Being nearby and enjoying ourselves so much last time we decide to make a return trip to Homestead National Monument of America. A few weeks ago, when this trip began, we had pulled up to the park booth as usual, but this time our annual pass was nowhere to be found. We had left it at home in our smaller passport book and had with us the explorer anniversary edition – sans pass. Luckily the park system is still giving the military a free card and we get one for our larger passport book.
This gets Caleb thinking that now that I have two it’s time he gets one of his own. We buy him the kids’ passport companion and I’m happy to see his eagerness in filling it in. He will get his first chance for a ranger signature (only ones that stand out in conversation, knowledge, and kindness) while at Homestead. We had planned on walking the dogs from the Heritage Center to the Education Center, a distance of about half a mile. That changed when we went inside and met Ranger Molly.
Caleb got to try his hand at making butter and we admired the corn husk dolls made by previous visitors. We started discussing our last visit and an hour later we had talked about travels, education, history, and parks in New Zealand. We had walked out to the car when Caleb made his decision as to who could sign his book. Molly was more than thrilled and honored to be the first to autograph his passport.
The Kansas state sign on the 81-S entrance is unique – as they all are, but I like the way this one incorporates a Latin phrase, “through difficulties to the stars” with 34 stars representing their admittance to the Union in 1861. We stop in Belleville for a snack and upon seeing a f’REAL! gas station milkshake machine (which first caught our eye in a Wawa station on the east coast some years ago) we try a new flavor – cake batter.
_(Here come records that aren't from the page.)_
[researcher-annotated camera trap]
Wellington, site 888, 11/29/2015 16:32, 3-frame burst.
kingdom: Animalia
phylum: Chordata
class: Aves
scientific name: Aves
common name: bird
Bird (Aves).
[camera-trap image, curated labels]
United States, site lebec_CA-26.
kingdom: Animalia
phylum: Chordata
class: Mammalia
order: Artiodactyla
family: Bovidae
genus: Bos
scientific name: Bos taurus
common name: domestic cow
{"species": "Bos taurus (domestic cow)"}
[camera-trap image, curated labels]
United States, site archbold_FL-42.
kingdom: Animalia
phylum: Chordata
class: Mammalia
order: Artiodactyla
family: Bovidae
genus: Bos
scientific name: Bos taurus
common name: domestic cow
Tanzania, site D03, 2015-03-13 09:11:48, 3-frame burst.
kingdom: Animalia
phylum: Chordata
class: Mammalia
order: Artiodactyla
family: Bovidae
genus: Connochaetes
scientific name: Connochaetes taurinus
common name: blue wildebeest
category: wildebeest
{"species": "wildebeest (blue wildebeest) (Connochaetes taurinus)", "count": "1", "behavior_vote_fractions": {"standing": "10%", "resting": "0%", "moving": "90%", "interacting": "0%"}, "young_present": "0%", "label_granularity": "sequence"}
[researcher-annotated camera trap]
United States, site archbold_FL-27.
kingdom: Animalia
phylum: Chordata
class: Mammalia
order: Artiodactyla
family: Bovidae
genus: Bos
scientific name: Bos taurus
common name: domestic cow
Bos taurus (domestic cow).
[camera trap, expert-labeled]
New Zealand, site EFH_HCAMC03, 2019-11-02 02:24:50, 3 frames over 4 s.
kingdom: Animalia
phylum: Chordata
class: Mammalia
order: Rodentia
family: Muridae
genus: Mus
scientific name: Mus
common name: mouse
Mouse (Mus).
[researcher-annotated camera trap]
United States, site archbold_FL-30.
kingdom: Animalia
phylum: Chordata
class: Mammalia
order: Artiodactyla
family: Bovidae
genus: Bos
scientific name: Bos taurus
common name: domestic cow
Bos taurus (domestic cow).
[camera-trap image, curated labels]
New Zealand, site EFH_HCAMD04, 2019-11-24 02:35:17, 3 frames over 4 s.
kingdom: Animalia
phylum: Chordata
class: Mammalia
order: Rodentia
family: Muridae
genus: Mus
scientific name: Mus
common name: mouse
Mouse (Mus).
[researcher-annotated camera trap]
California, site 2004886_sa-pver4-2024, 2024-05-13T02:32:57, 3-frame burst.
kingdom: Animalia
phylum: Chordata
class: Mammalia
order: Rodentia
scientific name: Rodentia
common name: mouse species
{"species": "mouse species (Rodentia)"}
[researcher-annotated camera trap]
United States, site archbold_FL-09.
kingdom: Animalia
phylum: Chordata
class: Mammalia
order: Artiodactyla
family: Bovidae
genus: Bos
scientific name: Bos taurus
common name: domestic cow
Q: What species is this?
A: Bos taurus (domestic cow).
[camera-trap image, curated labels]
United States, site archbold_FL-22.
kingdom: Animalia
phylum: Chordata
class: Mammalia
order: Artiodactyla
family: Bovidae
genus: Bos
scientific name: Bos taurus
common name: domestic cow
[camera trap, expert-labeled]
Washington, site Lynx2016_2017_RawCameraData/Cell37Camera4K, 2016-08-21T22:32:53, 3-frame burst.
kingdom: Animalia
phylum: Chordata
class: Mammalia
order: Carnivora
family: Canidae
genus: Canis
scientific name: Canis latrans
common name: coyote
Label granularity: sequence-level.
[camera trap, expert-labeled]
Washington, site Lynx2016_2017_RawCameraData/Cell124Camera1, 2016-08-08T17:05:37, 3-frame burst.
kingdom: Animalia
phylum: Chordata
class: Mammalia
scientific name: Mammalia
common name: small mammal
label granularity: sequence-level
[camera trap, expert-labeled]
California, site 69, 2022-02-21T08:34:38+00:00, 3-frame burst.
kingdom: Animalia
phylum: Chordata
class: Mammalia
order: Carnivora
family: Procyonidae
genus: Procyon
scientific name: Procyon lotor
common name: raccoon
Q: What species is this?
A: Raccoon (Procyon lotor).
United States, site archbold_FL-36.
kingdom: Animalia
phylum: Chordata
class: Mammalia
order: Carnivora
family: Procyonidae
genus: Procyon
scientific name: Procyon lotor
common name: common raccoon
I’m usually not one for unbaked-goods in other dessert forms, but this cake in a cup included some tasty factors – creamy, frosty, and sweet.
Further down the road is something we hadn’t thought about. Kansas is known for their collection of the largest this and that, but they also get to claim to have a town as the geological center of the contiguous United States – Lebanon. There are a bunch of different signs, markers, and a corkboard that remind visitors where they are and have newspaper clippings with background information – who found it and when – a government survey in 1898. The landmark here is the chapel that seats 8 with one podium and four windows.
What looks like a short drive on the map always takes longer in reality. The sun is starting to set and we stop to see a house with rocks piled up on the rear and one side to protect from tornadoes. I don’t know if it works or not, but the house is still there. I’m used to seeing the sun’s rays come through the clouds at all bright points in the day. What I have yet to see until now are rays emanating from the horizon. For those that think the Great Plains are boring it’s either because they’ve only seen crop squares as they fly over or they live there and have forgotten to appreciate what makes the state one of the great.
I stayed with my grandparents once when I was still losing teeth and Caleb and I drove through during winter in 2011 and there have been visits in-between. I’ve seen some of the cities and I’ve seen the cornfields, but I had yet to watch the coming of night in Kansas. We set up camp near the lake at Webster State Park. I got to watch light turn to dark, the stars shine bright and plenty, and to see a childhood favorite – lightning bugs. It’s the simple, natural, and unexplainable parts of my youth, and tonight, that I love best.